# SELECTED EXTRACT:
§ §
How to debug an Extraction Plugin
Debugging is the art of removing bugs — hopefully quickly.
Locally
To debug a plugin locally, it is recommended to start the plugin via the IDE by running the integration test. This has the advantage that breakpoints can easily be put in the code instead of printing log statements, for example.
Logging
The logging of the extraction plugin is displayed in the console.
Locally with Docker
Debugging an extraction plugin via docker is a bit trickier. Java has the advantage that remote debugging is already baked in.
Using Java Remote Debug with Docker containers requires 3 distinct steps:
Build a Docker image
Run the Docker image with specific Java tool options
Setting breakpoints in your code
Build a Docker image
If the Docker image is not built, run the following command to build the Docker image:
mvn package docker:build
Run the Docker image with specific Java tool options
In Java, the remote debug functionality is not enabled by default. To enable the remote debug functionality, the following environments variable must be set in the Docker container:
JAVA_TOOL_OPTIONS="-agentlib:jdwp=transport=dt_socket,server=y,suspend=n,address=*:5005"
This environment variable allows the debugger to connect to the debuggee (application being debugged). To start the
Docker image with the JAVA_TOOL_OPTIONS
environment variable, the following command can be used:
docker run -p 5005:5005 -e JAVA_TOOL_OPTIONS="-agentlib:jdwp=transport=dt_socket,server=y,suspend=n,address=*:5005" your_extraction_plugin_name
The next step is to attach the debugger to the debuggee. For Intellij, the instructions are clearly described on the following page: Tutorial: Remote debug
Setting breakpoints in the code
The last step is to add breakpoints in the code.
Logging in Docker
The logging of the extraction plugin is displayed in the console after running the docker run
command. In addition,
the logging is also displayed in the IntelliJ console while debugging.
Kubernetes
In kubernetes it is currently not possible to debug via Java Remote Debug because:
no debug ports are published;
the container was not started with the environment variable
JAVA_TOOL_OPTIONS
so debugging is not enabled.
Logging in Kubernetes
If there is authorization to the kubernetes cluster, the logging can be viewed with the following command:
kubectl logs -f hansken-extraction-plugins/your_extraction_plugin_pod
Debug HQL
An HQL query can be debugged by overriding the isVerboseLoggingEnabled()
method of the ExtractionPluginFlits
class.
§ §
Lines excerpted from a collection
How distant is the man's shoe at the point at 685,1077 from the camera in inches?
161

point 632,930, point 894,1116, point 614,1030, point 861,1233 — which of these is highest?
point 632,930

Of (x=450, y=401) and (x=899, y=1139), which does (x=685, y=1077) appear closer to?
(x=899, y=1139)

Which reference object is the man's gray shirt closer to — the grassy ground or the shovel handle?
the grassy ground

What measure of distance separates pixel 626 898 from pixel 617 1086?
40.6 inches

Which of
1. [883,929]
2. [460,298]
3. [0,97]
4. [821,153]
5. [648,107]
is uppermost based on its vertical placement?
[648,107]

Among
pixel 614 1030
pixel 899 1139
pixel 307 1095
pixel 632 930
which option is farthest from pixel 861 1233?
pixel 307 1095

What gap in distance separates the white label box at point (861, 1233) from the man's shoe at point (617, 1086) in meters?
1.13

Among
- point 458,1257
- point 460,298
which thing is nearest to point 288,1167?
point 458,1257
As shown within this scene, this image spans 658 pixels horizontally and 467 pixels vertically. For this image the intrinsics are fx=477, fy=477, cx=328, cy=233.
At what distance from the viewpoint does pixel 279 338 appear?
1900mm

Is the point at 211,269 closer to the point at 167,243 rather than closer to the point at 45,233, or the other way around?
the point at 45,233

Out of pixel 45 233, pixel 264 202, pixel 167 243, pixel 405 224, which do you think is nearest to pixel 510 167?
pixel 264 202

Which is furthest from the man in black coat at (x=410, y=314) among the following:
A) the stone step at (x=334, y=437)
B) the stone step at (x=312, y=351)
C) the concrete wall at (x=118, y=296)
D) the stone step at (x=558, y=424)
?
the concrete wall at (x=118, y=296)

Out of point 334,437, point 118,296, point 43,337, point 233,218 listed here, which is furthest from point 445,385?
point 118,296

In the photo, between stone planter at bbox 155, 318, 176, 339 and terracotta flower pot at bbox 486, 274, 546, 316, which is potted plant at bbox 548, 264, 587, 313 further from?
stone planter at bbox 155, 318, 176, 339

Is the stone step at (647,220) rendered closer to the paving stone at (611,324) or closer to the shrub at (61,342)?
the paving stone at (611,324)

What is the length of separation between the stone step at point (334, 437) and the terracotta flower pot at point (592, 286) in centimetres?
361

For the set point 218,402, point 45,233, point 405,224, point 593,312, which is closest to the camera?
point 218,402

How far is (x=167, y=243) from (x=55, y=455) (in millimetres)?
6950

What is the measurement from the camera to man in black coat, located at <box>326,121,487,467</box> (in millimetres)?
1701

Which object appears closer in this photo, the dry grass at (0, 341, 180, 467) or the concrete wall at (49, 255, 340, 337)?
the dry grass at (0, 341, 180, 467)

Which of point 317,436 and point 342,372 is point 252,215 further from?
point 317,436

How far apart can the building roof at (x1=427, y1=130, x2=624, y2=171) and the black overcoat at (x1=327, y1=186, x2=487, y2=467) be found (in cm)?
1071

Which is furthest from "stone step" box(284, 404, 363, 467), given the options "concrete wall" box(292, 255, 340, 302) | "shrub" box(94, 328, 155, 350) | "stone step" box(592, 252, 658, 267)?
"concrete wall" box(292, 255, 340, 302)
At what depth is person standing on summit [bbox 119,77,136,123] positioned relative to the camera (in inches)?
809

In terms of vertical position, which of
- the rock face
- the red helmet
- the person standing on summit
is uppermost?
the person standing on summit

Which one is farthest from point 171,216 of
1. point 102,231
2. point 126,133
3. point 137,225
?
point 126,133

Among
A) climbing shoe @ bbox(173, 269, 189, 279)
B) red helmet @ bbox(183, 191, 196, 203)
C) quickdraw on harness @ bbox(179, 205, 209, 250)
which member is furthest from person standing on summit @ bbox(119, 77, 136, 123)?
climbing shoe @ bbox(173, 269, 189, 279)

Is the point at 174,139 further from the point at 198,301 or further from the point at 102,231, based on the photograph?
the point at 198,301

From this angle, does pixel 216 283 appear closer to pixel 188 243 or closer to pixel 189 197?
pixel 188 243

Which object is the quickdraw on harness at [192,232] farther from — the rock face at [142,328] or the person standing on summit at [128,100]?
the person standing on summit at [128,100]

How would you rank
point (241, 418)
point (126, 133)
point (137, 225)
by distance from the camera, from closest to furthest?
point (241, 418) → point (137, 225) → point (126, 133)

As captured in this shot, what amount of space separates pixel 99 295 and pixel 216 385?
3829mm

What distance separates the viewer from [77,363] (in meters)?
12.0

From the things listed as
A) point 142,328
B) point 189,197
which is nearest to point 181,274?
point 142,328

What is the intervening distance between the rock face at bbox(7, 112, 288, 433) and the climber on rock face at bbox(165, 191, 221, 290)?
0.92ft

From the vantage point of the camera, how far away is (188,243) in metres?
§ §
# TO BE DONE:
Please give everything in the debugging guide from "How to debug" down to "statements, for example." again, swapping "breakpoints" for "watchpoints".

# WORKED ANSWER:
How to debug an Extraction Plugin
Debugging is the art of removing bugs — hopefully quickly.
Locally
To debug a plugin locally, it is recommended to start the plugin via the IDE by running the integration test. This has the advantage that watchpoints can easily be put in the code instead of printing log statements, for example.